Cash-strapped Fairfax County Public Schools, the letter read, encountered recent budget cuts that made buying everyday supplies difficult. As such, the school board had decreed that all students would pay 5 cents for each piece of paper given to them, the letter purportedly sent from Laurel Ridge Elementary School continued, and the policy would go into effect immediately.

“The amount paid per copy is subject to increase if the current economic situation does not improve,” it stated. “Thank you to everyone for your contribution to this very serious and immediate issue that we are facing as a school system.”

Pretty bleak, right?

Only, it wasn’t true. The school board hadn’t voted to levy a fee on paper. There would be no “paper account” which, like a lunch account, could be loaded with money, as the letter stated.

Written with school district letterhead, the missive briefly sowed confusion among some parents and local officials, causing a stir on social media earlier this week.

The source of the misunderstanding was a lesson on the Stamp Act gone awry. Teachers at the Northern Virginia school had sent the letter, part of a school-district-provided lesson plan, to the homes of Laurel Ridge fourth-grade students as part of a simulation.

Parents were sent a message in mid-December informing them the faux letter would be sent when students returned to school from winter break. That warning, it appeared, may have been lost in the holiday hubbub.

“Though this lesson was well-intended, we recognize that the fictitious letter has caused unnecessary confusion for community members,” schools spokesman John Torre said in an email. “The lesson and related resources have been removed.”

Lynn Smith, president of Laurel Ridge’s PTA, said she heard from a small number of parents on Facebook who had questions about the letter.

The students, Smith said, were expected to react to the 5-cent fee after reading the letter and draw a connection to how colonists would have felt when the Stamp Act — a tax on paper imposed by the British on American colonists — was levied on them.

“It’s a really great lesson,” said Smith, whose fourth-grade son received the letter. “It really was able to bring that lesson home.”

Those fooled by the letter may not have been without reason.
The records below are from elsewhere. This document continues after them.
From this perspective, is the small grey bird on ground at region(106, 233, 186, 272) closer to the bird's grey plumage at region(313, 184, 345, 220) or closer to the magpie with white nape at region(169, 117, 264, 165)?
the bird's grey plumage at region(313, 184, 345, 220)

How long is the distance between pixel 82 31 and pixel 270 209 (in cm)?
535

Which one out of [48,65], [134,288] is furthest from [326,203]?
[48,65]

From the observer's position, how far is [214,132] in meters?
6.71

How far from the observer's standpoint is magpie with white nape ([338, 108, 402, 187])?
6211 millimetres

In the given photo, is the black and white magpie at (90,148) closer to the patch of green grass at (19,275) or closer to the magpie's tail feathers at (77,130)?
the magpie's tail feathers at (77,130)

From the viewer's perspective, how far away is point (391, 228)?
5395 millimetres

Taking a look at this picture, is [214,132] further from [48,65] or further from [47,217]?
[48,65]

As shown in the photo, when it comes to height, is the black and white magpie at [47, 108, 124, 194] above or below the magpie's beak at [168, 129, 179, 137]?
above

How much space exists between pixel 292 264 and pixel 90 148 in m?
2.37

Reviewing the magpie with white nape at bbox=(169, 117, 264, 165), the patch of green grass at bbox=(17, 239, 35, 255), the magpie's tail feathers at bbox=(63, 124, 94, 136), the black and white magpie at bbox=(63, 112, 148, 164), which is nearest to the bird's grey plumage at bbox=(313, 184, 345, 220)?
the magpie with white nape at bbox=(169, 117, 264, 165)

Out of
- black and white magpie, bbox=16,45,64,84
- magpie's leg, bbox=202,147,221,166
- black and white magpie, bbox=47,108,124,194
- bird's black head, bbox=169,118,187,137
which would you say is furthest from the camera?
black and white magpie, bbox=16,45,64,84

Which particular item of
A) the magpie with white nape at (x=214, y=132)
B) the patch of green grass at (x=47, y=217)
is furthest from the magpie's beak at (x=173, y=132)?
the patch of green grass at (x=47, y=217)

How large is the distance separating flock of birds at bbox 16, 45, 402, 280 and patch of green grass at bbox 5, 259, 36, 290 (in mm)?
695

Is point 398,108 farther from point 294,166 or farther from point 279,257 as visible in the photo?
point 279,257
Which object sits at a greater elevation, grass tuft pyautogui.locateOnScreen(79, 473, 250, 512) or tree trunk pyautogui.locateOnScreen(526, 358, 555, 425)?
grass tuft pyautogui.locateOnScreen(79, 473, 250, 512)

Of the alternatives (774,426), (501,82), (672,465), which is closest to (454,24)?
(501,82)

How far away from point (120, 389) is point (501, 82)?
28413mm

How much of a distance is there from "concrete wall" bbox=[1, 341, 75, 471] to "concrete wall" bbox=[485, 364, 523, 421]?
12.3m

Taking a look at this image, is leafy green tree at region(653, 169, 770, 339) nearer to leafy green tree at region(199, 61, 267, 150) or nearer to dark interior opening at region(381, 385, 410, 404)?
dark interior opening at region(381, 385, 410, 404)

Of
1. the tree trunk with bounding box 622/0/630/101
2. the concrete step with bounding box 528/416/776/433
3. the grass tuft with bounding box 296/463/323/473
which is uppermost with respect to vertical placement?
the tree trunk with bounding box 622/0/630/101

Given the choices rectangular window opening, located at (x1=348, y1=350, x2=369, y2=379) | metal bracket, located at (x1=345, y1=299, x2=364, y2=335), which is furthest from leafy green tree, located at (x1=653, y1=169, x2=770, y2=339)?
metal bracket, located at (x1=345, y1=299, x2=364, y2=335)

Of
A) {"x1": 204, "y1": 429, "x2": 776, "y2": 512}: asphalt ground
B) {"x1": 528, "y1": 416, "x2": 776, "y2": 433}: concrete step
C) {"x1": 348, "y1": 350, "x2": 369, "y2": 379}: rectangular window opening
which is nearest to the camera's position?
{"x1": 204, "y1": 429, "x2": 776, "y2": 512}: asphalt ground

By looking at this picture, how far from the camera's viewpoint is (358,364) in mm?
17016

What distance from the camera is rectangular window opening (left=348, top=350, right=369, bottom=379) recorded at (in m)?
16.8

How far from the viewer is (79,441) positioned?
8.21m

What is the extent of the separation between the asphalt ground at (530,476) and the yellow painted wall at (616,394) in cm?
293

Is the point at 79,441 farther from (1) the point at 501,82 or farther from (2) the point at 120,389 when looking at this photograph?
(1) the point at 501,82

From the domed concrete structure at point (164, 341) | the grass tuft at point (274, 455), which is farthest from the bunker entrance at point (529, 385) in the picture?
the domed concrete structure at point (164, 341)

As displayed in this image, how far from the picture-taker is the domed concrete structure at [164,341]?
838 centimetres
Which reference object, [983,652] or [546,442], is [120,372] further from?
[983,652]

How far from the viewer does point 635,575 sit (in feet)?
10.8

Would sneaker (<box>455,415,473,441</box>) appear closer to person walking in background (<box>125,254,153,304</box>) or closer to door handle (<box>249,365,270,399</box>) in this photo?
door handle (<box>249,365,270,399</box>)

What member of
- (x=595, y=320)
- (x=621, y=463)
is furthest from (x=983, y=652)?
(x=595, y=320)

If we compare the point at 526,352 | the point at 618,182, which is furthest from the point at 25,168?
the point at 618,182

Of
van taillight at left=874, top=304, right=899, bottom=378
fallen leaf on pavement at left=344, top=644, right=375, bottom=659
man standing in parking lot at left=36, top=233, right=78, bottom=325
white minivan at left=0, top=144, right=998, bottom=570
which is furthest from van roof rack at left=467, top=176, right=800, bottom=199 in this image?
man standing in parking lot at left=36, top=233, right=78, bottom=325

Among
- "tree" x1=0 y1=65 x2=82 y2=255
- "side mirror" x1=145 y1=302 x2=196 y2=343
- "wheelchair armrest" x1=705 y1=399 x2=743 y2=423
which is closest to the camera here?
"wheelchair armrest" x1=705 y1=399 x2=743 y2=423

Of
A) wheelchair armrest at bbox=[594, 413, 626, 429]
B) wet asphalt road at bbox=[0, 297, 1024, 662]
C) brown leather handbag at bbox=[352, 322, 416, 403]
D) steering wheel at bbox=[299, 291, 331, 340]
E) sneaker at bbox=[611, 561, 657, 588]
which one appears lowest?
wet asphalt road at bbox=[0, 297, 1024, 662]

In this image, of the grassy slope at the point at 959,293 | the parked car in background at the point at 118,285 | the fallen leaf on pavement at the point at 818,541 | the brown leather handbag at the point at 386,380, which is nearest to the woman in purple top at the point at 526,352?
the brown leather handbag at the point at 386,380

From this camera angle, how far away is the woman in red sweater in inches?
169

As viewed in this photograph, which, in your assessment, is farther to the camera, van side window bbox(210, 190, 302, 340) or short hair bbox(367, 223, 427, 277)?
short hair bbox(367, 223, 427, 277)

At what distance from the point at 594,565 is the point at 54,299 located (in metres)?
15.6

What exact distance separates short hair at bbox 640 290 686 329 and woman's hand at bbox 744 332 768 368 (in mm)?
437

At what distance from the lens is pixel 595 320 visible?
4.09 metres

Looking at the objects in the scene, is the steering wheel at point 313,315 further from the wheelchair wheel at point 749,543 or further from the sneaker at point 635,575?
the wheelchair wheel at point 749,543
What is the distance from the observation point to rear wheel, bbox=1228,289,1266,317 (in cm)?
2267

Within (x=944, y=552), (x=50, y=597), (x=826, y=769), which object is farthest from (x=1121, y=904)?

Fairfax has grappled in the past decade to keep pace with rising service demands in an economy still bruised by the recession and billions of dollars in cuts to federal spending.

At the start of the current school year, the school system grappled with $50 million in budget cuts. The school board voted to raise class sizes by an average of about half a student per class, was forced to scale back plans for teacher pay raises and imposed a $50 fee on student athletes.

Jane Strauss, the school board chairwoman, said students are encouraged to apply modern knowledge to make sense of history, which the Stamp Act lesson accomplished.

“That is a very legitimate teaching technique,” Strauss said.

But, she added, “it can’t look that real.”